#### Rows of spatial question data
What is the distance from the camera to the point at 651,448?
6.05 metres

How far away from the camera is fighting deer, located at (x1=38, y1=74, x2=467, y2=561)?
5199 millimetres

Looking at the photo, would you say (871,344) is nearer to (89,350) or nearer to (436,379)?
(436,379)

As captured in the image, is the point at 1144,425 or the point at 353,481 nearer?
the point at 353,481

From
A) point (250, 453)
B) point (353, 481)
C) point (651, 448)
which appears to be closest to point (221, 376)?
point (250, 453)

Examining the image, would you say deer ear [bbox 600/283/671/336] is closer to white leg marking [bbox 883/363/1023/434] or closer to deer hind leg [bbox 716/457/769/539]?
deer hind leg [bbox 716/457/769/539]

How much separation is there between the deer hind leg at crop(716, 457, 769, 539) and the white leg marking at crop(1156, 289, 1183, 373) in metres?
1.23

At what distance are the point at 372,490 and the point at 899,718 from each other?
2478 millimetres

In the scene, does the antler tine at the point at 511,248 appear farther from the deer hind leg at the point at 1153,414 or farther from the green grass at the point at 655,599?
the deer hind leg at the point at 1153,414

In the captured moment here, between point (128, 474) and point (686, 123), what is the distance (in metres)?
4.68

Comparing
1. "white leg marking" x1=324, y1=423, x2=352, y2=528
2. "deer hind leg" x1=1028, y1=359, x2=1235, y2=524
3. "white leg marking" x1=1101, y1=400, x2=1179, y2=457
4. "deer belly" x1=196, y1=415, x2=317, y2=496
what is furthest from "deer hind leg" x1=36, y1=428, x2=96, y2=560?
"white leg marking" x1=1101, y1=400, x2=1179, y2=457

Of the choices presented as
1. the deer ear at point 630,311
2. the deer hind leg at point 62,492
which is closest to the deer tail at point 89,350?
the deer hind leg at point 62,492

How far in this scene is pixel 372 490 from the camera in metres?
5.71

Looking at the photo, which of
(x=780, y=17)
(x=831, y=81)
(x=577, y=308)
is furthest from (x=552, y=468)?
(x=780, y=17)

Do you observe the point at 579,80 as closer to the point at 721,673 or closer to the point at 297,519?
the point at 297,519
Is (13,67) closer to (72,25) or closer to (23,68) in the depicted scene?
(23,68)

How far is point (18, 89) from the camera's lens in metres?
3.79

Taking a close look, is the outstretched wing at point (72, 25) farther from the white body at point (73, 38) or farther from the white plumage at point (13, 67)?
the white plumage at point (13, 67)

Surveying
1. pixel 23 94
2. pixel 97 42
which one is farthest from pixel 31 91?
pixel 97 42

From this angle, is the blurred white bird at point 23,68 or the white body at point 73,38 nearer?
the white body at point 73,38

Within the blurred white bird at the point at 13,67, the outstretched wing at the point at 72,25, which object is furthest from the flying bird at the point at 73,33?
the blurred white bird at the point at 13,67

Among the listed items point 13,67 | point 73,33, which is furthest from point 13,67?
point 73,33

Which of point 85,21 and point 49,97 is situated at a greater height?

#### To do
Go through the records above and retype each one exactly.

#### Task result
What is the distance from the camera to the point at 651,448?
6.05 metres

How far away from the camera is fighting deer, located at (x1=38, y1=74, x2=467, y2=561)?
5199 millimetres

Looking at the photo, would you say (871,344) is nearer to (89,350) or nearer to (436,379)?
(436,379)

As captured in the image, is the point at 1144,425 or the point at 353,481 nearer?
the point at 353,481

From
A) point (250, 453)
B) point (353, 481)
C) point (651, 448)
which appears to be closest to point (221, 376)?
point (250, 453)

Examining the image, would you say deer ear [bbox 600/283/671/336] is closer to white leg marking [bbox 883/363/1023/434] or closer to deer hind leg [bbox 716/457/769/539]?
deer hind leg [bbox 716/457/769/539]

How much separation is there between the deer hind leg at crop(716, 457, 769, 539) and the white leg marking at crop(1156, 289, 1183, 373) in metres?
1.23

At what distance are the point at 372,490 and the point at 899,718 from each other?
2478 millimetres

In the scene, does the antler tine at the point at 511,248 appear farther from the deer hind leg at the point at 1153,414 or farther from the green grass at the point at 655,599?
the deer hind leg at the point at 1153,414

In the captured moment here, between point (128, 474) and point (686, 123), what is the distance (in metres)?
4.68

Comparing
1. "white leg marking" x1=324, y1=423, x2=352, y2=528
2. "deer hind leg" x1=1028, y1=359, x2=1235, y2=524
3. "white leg marking" x1=1101, y1=400, x2=1179, y2=457
4. "deer belly" x1=196, y1=415, x2=317, y2=496
what is furthest from "deer hind leg" x1=36, y1=428, x2=96, y2=560?
"white leg marking" x1=1101, y1=400, x2=1179, y2=457

Of the choices presented as
1. the deer ear at point 630,311
2. the deer hind leg at point 62,492
which is closest to the deer tail at point 89,350?
the deer hind leg at point 62,492

How far in this scene is pixel 372 490 from the camera in metres?
5.71

Looking at the photo, which of
(x=780, y=17)
(x=831, y=81)
(x=577, y=308)
is furthest from (x=552, y=468)?
(x=780, y=17)

Do you observe the point at 579,80 as closer to the point at 721,673 or closer to the point at 297,519?
the point at 297,519
Is (13,67) closer to (72,25) or closer to (23,68) in the depicted scene?
(23,68)

How far is point (18, 89) from the camera's lens in metres?
3.79

Taking a close look, is the outstretched wing at point (72, 25) farther from the white body at point (73, 38) or farther from the white plumage at point (13, 67)?
the white plumage at point (13, 67)

Surveying
1. pixel 23 94
2. pixel 97 42
which one is farthest from pixel 31 91?
pixel 97 42

From this angle, is the blurred white bird at point 23,68 or the white body at point 73,38 nearer?
the white body at point 73,38

Within the blurred white bird at the point at 13,67, the outstretched wing at the point at 72,25, which object is furthest from the flying bird at the point at 73,33?
the blurred white bird at the point at 13,67

Among the listed items point 13,67 | point 73,33, which is furthest from point 13,67?
point 73,33

Which of point 85,21 and point 49,97 is situated at a greater height?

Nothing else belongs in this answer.